The busy ones were the roomful of guests. Several wine jars sat by the wall, ladles hanging from the mouths of the jars. If you wanted a drink you ladled it yourself, and when you had had enough you slapped your butt and left the money you owed and went out. So you drank as you pleased, making a trip to the jars each time. It was just there was nowhere to sit, so you had to lean against the door frame of sit against the wall. Those with actual seats were in no hurry.

Cripple Sun’s hut had five tables, ten people altogether. Those ten people seemed to not have much capacity for liquor, and they seemed to have heavy matters weighing on their minds as they drank.

Ten people, three sitting alone at three tables. The other two tables, at one sat three people, at the other four.

The four seated at the one table were all burly men. The weather wasn’t that cold yet they all wore fur hats, fur jackets, and riding breeches and leather boots. The fur on their jackets was turned out and they wore wide belts around their waists, their expressions bold and fierce. Plus four broadsword scabbards tied with red silk on the table that made people shake with fear. No one dared look at them directly.

At the table with three people, all three were old men. The one in the middle had long thin eyebrows and a long beard in five tufts, and he wore a blue gown and sat erect in his chair with a solemn expression, a faint imposing air about him.

Of the two on either side of him, one was fat, the other thin. The fat one was white and fat and wore a white gown; the thin one was darkskinned and wore a black gown.

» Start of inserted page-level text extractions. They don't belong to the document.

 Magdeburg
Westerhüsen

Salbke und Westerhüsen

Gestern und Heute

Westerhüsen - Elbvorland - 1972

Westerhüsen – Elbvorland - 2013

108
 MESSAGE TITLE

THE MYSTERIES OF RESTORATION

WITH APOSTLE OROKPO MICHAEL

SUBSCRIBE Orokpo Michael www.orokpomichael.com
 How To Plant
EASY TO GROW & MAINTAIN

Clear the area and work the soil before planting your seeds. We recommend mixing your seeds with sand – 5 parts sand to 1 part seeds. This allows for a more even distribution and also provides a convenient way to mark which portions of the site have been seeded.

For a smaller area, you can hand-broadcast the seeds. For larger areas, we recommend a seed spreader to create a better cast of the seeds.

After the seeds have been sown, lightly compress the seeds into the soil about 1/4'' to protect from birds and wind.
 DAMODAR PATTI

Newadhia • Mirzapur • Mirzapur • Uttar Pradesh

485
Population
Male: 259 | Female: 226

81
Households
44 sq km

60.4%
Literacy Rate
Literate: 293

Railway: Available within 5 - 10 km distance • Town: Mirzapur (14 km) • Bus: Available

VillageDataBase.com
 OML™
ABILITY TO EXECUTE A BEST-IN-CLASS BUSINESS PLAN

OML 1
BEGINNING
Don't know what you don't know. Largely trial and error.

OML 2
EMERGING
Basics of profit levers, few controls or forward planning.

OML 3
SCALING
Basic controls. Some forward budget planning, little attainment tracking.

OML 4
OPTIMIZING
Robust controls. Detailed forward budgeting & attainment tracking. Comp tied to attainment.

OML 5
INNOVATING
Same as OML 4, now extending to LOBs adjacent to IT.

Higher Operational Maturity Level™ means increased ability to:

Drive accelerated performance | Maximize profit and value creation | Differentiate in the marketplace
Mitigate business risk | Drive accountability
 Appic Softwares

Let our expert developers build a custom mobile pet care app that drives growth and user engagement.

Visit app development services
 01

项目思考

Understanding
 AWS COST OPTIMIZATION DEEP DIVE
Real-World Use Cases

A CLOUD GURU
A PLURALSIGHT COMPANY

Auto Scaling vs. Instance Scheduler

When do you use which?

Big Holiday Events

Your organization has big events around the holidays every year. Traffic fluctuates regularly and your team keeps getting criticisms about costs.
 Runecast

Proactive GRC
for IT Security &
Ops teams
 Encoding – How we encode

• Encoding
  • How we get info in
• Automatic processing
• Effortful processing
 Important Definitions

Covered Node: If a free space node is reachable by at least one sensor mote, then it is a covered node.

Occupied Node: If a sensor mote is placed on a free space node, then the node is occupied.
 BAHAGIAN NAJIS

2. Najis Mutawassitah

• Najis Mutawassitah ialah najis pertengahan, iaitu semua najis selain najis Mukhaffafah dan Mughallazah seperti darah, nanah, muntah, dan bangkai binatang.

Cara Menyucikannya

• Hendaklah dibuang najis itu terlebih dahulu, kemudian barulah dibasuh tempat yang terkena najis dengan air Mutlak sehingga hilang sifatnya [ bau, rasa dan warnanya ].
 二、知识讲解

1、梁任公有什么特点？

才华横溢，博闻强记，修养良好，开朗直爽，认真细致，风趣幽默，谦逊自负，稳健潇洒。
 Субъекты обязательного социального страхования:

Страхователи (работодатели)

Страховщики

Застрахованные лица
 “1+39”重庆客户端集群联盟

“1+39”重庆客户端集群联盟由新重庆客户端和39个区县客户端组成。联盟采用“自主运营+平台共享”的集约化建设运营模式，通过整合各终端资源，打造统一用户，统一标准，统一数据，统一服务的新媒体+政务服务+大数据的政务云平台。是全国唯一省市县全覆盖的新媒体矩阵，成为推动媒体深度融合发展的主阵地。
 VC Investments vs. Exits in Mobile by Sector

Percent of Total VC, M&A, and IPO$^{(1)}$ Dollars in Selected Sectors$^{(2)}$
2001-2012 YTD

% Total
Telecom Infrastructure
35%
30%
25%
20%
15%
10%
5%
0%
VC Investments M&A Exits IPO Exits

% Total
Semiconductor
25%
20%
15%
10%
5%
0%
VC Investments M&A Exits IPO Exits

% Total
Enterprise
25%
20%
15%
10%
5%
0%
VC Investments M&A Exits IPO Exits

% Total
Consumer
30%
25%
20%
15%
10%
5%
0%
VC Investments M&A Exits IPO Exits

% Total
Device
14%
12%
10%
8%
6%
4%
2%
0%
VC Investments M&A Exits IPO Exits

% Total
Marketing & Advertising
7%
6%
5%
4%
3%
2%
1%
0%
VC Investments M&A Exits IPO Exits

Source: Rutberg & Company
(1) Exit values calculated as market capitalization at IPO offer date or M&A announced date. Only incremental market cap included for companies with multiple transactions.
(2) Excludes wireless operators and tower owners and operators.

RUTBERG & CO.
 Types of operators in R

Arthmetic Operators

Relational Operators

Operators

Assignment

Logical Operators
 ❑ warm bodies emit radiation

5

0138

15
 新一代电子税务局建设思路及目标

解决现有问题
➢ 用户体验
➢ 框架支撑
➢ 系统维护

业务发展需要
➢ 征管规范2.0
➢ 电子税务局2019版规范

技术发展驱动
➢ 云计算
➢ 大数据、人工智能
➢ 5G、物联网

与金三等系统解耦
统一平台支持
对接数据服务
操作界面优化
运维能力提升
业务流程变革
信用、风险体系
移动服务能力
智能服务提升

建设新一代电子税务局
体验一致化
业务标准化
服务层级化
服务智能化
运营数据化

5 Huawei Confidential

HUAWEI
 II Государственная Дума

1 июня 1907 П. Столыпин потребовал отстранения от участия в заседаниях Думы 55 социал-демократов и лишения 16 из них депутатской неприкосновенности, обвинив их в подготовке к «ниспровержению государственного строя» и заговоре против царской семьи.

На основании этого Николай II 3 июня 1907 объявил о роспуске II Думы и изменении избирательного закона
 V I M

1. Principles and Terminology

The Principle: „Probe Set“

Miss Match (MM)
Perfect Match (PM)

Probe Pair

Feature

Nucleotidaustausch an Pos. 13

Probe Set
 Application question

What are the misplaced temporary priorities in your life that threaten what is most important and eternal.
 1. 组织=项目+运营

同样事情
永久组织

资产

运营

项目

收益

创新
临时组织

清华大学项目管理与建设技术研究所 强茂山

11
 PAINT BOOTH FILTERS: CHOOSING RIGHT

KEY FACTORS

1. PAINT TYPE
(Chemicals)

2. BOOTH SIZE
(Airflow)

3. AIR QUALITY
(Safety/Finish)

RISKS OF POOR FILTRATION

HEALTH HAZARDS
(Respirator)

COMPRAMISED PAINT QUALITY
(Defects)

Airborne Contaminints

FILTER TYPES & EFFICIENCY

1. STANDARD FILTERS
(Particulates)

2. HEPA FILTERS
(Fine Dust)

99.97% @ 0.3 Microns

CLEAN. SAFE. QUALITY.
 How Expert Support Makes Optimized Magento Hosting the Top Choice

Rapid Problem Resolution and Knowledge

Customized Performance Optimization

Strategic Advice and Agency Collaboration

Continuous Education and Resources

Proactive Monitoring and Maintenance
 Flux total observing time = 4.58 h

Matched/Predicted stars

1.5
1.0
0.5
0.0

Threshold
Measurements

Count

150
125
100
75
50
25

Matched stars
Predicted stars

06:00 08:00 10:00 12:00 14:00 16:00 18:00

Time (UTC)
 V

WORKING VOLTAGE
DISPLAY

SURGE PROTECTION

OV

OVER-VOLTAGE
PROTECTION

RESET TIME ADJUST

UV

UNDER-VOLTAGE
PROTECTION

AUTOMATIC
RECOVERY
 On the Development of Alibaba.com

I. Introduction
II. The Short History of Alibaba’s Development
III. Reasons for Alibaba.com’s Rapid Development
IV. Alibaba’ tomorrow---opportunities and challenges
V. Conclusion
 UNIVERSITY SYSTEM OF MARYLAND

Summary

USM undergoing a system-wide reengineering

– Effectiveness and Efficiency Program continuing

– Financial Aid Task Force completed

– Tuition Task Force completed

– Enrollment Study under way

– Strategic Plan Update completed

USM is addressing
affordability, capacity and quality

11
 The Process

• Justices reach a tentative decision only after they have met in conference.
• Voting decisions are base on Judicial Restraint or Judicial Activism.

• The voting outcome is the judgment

The white fat old man’s face was pale and delicate, really like he would break if you blew on him. His fat hands were even paler, without a trace of color, nearly transparent, but his fat face seemed to always wear a smile. Whoever looked at him couldn’t help but smile and nod.

The dark thin black-gowned old man was different. His face was black like the bottom of a pot, thin as a bag of bones, deep-set eyes, the bridge of his nose high. His hands were like the claws of a ghost, his expression stony, his gaze piercing cold. Whoever looked at him would be frozen in place.